• [TASKS AND EXERCISES]:
**A)** Reproduce word for word the passage of the storage reliability text below, starting with "- Performed an" and going on through "these storage technologies.".
**B)** Decide whether each statement agrees with the storage reliability text below, answering yes or no and quoting the words of the text that settle it. (i) The DMTTF model takes into account the number of written blocks on a storage device at a given time. (ii) The dataset used to study the impact of workloads on SSD failures came from the MOGON II supercomputer. (iii) The experiments drew on the HPC applications LQCD and ECMWF.

## START DOCUMENT TEXT

In this study, we propose a hierarchical modeling approach to evaluate the reliability and performability of BBs. We developed a model powered by machine-learning algorithms to dynamically predict storage failures based on wear caused by different applications. Two models, based on generalized stochastic Petri nets (GSPNs) and reliability block diagrams (RBDs), were created to represent and evaluate BBs. Additionally, we conducted an exploratory study using a representative dataset to analyze the impact of workload on SSD failures. Benchmarks from the MOGON II supercomputer demonstrate the feasibility of our approach. This project is developed within the IO-SEA project for Exascale Storage I/O and Data Management.
Within this repository, you'll find Jupyter notebooks dedicated to analyzing SSD failures and performance using advanced machine learning techniques. It also includes a comprehensive exploration into the evolution of intrinsic wear-related characteristics and failures in HDDs, conducted through detailed exploratory data analysis based on their utilization (number of written blocks). Moreover, the repository offers a practical guide on harnessing MongoDB to efficiently store and analyze large, cleaned datasets, thereby enhancing data access performance.
- Performed an explanatory analysis of an industry dataset from Alibaba to investigate the impact of workloads on SSD failures. We aim to understand the distinct effects that workloads may have on these storage technologies.
- Formulated two analytical models based on the mathematical formalisms RBD (reliability block diagrams) and GSPN (generalized stochastic Petri nets) to evaluate the reliability and performability of burst buffer systems. These models enabled us to represent the respective nodes composing such systems and also estimate system mean time to failure, reliability and throughput.
- Conceived a model called Dynamic Mean Time to Failure (DMTTF) for dynamically estimating SSD failures by using machine-learning algorithms. The DMTTF model is based on an evaluation of wear progress, which considers the number of written blocks on a storage device at a given time, along with aging-related internal sensor values.
- Carried out a reliability and performability study adopting our proposed DMTTF, RBD, and GSPN models. Experiments were performed based on HPC applications (LQCD and ECMWF) to demonstrate the feasibility of the proposed approach utilizing the MOGON II supercomputer and GekkoFS benchmarks.

## END DOCUMENT TEXT
## START DATASET EXTRACT

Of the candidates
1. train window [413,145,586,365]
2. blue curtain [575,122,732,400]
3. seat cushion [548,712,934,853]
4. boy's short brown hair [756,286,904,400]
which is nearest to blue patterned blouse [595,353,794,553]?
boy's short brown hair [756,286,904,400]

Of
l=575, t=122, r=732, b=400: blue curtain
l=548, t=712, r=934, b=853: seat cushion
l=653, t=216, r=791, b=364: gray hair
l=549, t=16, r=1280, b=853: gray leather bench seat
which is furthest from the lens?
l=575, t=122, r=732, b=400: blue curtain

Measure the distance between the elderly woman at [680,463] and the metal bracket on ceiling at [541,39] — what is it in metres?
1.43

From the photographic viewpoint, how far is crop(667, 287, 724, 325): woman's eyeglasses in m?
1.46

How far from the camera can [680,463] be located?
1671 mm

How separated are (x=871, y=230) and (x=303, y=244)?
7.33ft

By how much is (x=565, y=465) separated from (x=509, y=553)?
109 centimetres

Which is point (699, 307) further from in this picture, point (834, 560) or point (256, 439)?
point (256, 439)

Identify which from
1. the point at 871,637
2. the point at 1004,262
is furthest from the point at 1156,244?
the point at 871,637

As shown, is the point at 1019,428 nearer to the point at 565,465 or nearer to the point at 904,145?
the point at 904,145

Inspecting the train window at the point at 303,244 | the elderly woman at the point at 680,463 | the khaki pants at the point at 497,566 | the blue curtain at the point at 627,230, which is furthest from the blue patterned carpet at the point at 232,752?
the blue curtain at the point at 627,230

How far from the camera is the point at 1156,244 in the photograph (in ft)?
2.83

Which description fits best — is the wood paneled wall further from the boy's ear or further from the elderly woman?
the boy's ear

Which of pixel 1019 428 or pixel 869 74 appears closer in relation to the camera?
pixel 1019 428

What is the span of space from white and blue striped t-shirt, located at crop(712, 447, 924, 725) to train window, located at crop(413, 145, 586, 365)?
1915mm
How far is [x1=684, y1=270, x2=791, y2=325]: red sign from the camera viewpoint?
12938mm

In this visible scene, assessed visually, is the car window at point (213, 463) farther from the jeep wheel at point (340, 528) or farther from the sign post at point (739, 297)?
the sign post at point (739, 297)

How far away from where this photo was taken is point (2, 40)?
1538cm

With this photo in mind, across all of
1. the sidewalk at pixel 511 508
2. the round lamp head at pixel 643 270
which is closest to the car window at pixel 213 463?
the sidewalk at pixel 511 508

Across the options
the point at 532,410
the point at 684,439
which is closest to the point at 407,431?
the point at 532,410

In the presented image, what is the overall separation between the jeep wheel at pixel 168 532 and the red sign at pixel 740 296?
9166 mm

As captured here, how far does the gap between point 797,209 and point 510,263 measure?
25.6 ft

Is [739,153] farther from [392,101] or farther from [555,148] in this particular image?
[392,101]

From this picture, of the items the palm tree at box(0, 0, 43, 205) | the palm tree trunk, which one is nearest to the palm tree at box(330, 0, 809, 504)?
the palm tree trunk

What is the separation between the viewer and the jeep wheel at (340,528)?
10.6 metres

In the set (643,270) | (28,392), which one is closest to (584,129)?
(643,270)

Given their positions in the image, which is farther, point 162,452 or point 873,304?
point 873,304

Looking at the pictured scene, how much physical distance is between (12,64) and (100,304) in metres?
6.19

## END DATASET EXTRACT

• [RESULTS OF THE EXERCISE]:
**A)**
- Performed an explanatory analysis of an industry dataset from Alibaba to investigate the impact of workloads on SSD failures. We aim to understand the distinct effects that workloads may have on these storage technologies.

**B)**
(i) Yes: "which considers the number of written blocks on a storage device at a given time"
(ii) No: "Performed an explanatory analysis of an industry dataset from Alibaba to investigate the impact of workloads on SSD failures"
(iii) Yes: "Experiments were performed based on HPC applications (LQCD and ECMWF)"